MATERIAL SUPPLIED ::
---------------
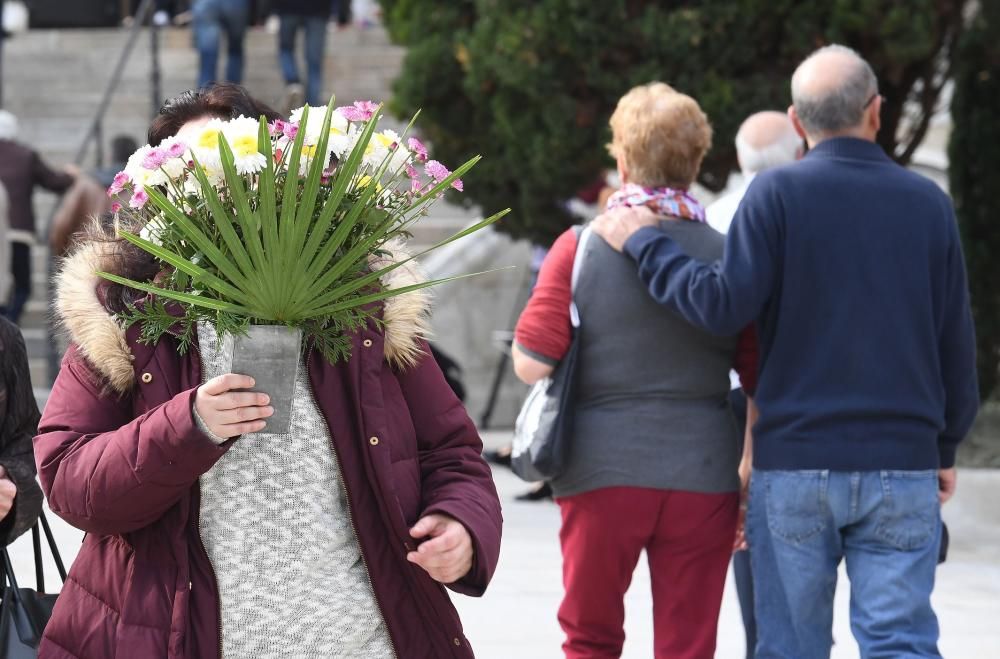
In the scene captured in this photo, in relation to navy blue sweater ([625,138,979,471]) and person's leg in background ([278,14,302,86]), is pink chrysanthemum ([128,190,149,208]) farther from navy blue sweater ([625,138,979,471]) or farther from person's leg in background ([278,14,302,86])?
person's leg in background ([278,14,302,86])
---------------
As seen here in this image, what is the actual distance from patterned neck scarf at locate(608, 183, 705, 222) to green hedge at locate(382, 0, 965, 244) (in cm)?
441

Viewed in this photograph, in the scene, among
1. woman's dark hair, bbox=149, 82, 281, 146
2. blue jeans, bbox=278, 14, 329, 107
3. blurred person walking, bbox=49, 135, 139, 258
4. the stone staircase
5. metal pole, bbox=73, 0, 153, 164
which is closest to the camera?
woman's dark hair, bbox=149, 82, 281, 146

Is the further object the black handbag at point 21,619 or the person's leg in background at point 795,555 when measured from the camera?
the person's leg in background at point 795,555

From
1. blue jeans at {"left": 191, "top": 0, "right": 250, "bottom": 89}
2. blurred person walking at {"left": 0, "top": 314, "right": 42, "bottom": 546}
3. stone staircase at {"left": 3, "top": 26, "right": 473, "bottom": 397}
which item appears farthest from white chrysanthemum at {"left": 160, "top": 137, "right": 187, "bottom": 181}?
---------------
WORK INSTRUCTIONS ::
Can you update the data from the line with "Viewed in this" up to and including the line with "which item appears" so that "stone staircase" becomes "brick staircase", with nothing else changed?

SOLVED PROBLEM ::
Viewed in this photograph, in the scene, among
1. woman's dark hair, bbox=149, 82, 281, 146
2. blue jeans, bbox=278, 14, 329, 107
3. blurred person walking, bbox=49, 135, 139, 258
4. the brick staircase
5. metal pole, bbox=73, 0, 153, 164
which is closest to the camera?
woman's dark hair, bbox=149, 82, 281, 146

Is the further object the black handbag at point 21,619 or the person's leg in background at point 795,555 when measured from the camera?
the person's leg in background at point 795,555

From
1. blue jeans at {"left": 191, "top": 0, "right": 250, "bottom": 89}
2. blurred person walking at {"left": 0, "top": 314, "right": 42, "bottom": 546}
3. brick staircase at {"left": 3, "top": 26, "right": 473, "bottom": 397}
which item appears farthest from white chrysanthemum at {"left": 160, "top": 137, "right": 187, "bottom": 181}?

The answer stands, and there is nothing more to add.